* Problema planteado:
Según el fragmento sobre la inmigración en Francia, ¿en qué fecha logró Argelia su independencia?

A partir de los 1950, sucesivos gobiernos franceses implementaron políticas de puertas abiertas para la reunificación de familias –principalmente del Magreb y otras excolonias francesas de la “África negra”— sobre todo de Argelia, lugar que fue transformado en provincia, lo cual produjo que hasta el 5 de julio 1962, cuando logró su independencia, más de un millón de argelinos emigraran a la metrópoli porque mantenían sus papeles de ciudadanía francesa. Luego se construyeron barrios periféricos (banlieue) con edificios en mal estado y escasa infraestructura para alojar a esa masa de personas cuyos hijos, nietos y bisnietos aún habitan y viven, en su mayoría, sin la posibilidad de mayor progreso ni interacción con la población blanca.

Como sus inmediatos antecesores, Macron, quien ya confrontó las protestas de los “chalecos amarillos” por medidas impopulares de aumento de precios de combustibles (2018) y este año por su reforma de sistema de pensiones, ahora lidia con la violencia tras el asesinato de Nahel, el joven magrebí que intentó escapar de la Policía. Esto vuelve a colocar a Francia en el epicentro de un problema europeo: ¿está fracasando el multilateralismo? ¿No funcionó el Estado de bienestar social? ¿Es el incremento del islamismo radical o el racismo lo que más determina la violencia social?

El problema es complejo y es una combinación de todo lo anterior.

Quizá es tiempo de hacer cambios en el himno, la famosa Marsellesa, y extraer frases como: “A las armas, ¡ciudadanos! ¡Formad vuestros batallones! ¡Marchad, marchad! ¡Que la sangre de los impuros riegue vuestros campos!”.

* Datos proporcionados:
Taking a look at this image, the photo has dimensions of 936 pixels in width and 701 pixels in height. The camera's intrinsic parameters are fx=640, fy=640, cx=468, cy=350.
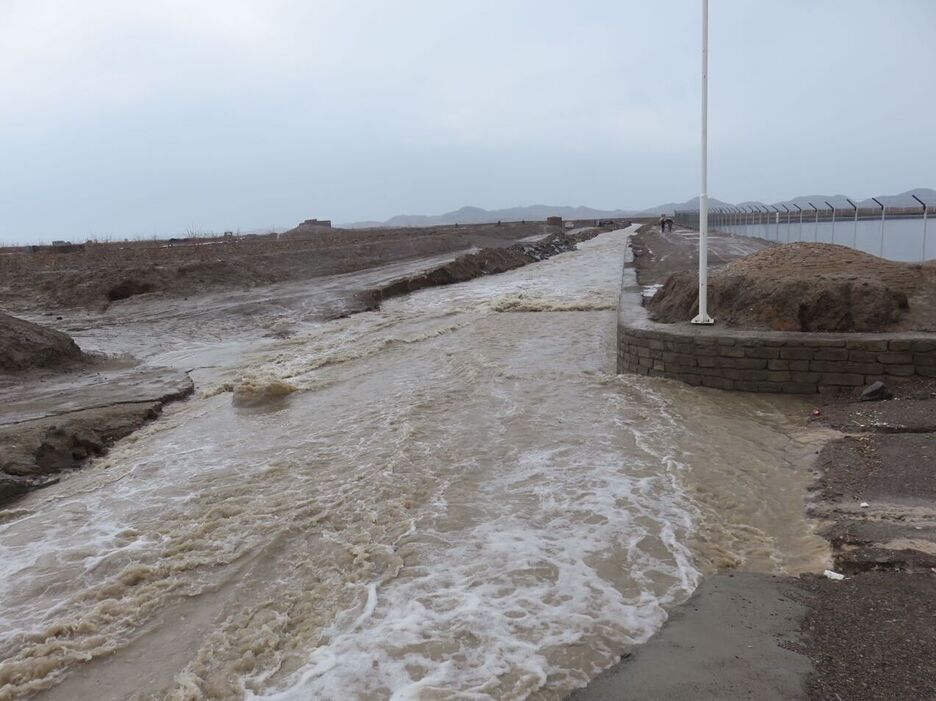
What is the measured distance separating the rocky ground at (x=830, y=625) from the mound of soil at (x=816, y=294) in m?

* Respuesta esperada:
El 5 de julio de 1962.